Date on Master's Thesis/Doctoral Dissertation

5-2023

Document Type

Doctoral Dissertation

Degree Name

Ph. D.

Department

English

Degree Program

English Rhetoric and Composition, PhD

Committee Chair

Schneider, Stephen

Committee Co-Chair (if applicable)

Williams, Bronwyn

Committee Member

Williams, Bronwyn

Committee Member

Anderson, David

Committee Member

Paliewicz, Nicholas

Committee Member

Cagle, Lauren

Author's Keywords

Environmental care; crisis; place-based rhetoric; environmental education; environmental art

Abstract

Environmental communication has been situated as a crisis discipline; however, scholars have recently explored how to shift to include care within the discipline.

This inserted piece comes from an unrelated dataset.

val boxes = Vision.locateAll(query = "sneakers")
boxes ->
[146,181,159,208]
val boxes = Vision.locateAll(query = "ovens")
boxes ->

To be sure, this does not mean the crisis element should be abandoned, but, instead coupled with care so that environmental messages are positive and forward looking. This project contributes to this shift by looking at how green spaces are constructed to deliver messages of environmental care. More specifically, I analyze how Bernheim Arboretum and Research Forest, located about 30 miles South of Louisville, KY, has been constructed and works to promote environmental care in a variety of ways. To do this, I immersed myself as a participatory observer and, over the course of three years, attended eight education classes and two research hikes, talked with Bernheim employees, and, overall, spent around 100 hours at the arboretum. My findings show how various ways of delivering environmental messages (e.g., education classes, hikes, art) work to promote specific aspects of environmental care such as reverence, nurturance, restoration, and inspiration. This project points to one way that environmental communication scholarship can further the discipline’s understanding of how to promote care.